(LIST OF TASKS)
1) Please set down, word for word, everything in the passage on the Pacific Coast League season from "The month of" down to "dominated by pitchers.".
2) Answer these questions using the passage on the Pacific Coast League season:
(a) On what day and date did the season officially open?
(b) By how many games did Vernon lead the Bees for first place at the end of April?
(c) Which team did Eddie Mensor leave the Oaks to join?
3) Turn the paragraph of the passage on the Pacific Coast League season that begins "During the first week of May" into a short bulleted list that keeps its main facts.

(DOCUMENT EXTRACT)
Content starts
The PCL season opened officially on Tuesday, April 2 in San Francisco, Los Angeles and Sacramento, and by week’s end lowly rated Oakland had taken five games from the previous year’s pennant winning Seals to top to the standings. In Los Angeles, Sam Crawford exploded on the scene for the Angels, getting a couple of hits, stealing a base, and throwing out two runners in his first game. After the second week, both Oakland and Vernon had surged way out in front of the pack. San Francisco’s weak outfield manifested itself in the early going. Charley Graham bought long-time star outfielder Harl Maggert (.287 lifetime minor league average to go along with 516 stolen bases), who had become expendable when that club signed Sam Crawford, from the Angels. Maggert’s knees had been going for several seasons, but Graham thought there still remained some life in the old warhorse. As soon as he joined the Seals, Maggert twisted one his knees, and was sidelined for a week or so. To add to the Seal’s frustration, Roy Crohan— whom Graham had counted on to fill the shortstop position as he had in 1917— still had not shown up.
Yet, as soon as it looked the bleakest, the Seals righted themselves, and made a run on the league leading Salt Lake City Bees. Then, as quickly as they made their surge, the club took another dive, finishing up April once again at the bottom of the heap, though by then Crohan had joined the team.
The month of April ended with Vernon slipping past the Bees for first place by a single game.
During the first week of May, Oakland was hit by the first of many player defections. The already weakened Oakland Oaks lost their starting second baseman, Eddie Mensor, to a St. Helens, Oregon team in the Columbia-Willamette Shipbuilders’ League. Mensor had been one of the bright spots on the Oaks roster, hitting a solid .278 in a season dominated by pitchers.
The same week as Mensor jumped the Oaks, rumors spread throughout the league that several Coast League umpires were attempting to recruit players for defense industry companies in and around the Bay Area.
Content ends
(DATA BELOW)
Content starts
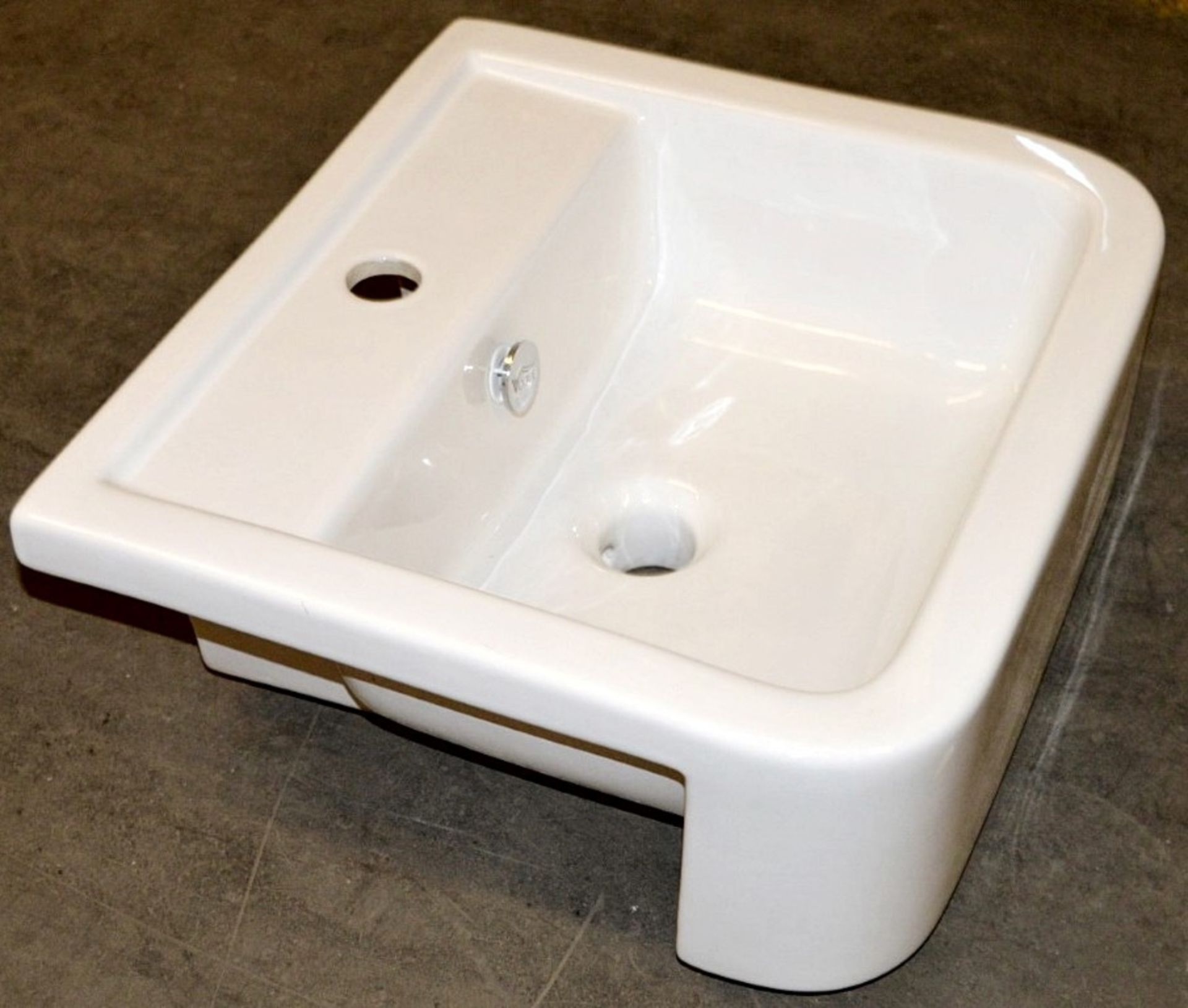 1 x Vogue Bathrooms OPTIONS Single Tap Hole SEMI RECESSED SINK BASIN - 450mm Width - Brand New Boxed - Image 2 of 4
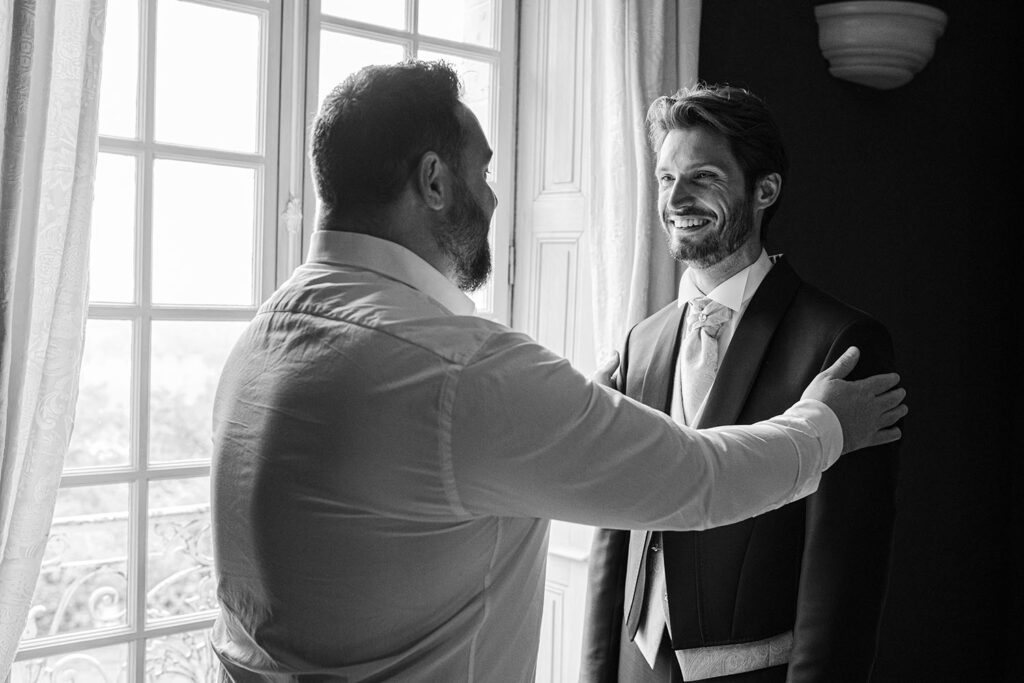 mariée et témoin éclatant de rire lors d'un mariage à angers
Content ends
(ANSWERS TO THE EXERCISE)
1)
The month of April ended with Vernon slipping past the Bees for first place by a single game.
During the first week of May, Oakland was hit by the first of many player defections. The already weakened Oakland Oaks lost their starting second baseman, Eddie Mensor, to a St. Helens, Oregon team in the Columbia-Willamette Shipbuilders’ League. Mensor had been one of the bright spots on the Oaks roster, hitting a solid .278 in a season dominated by pitchers.

2)
(a) Tuesday, April 2.
(b) A single game.
(c) A St. Helens, Oregon team in the Columbia-Willamette Shipbuilders' League.

3)
- In the first week of May, Oakland suffered the first of many player defections.
- The already weakened Oaks lost starting second baseman Eddie Mensor to a St. Helens, Oregon team in the Columbia-Willamette Shipbuilders' League.
- Mensor had been one of the bright spots on the roster, hitting .278 in a season dominated by pitchers.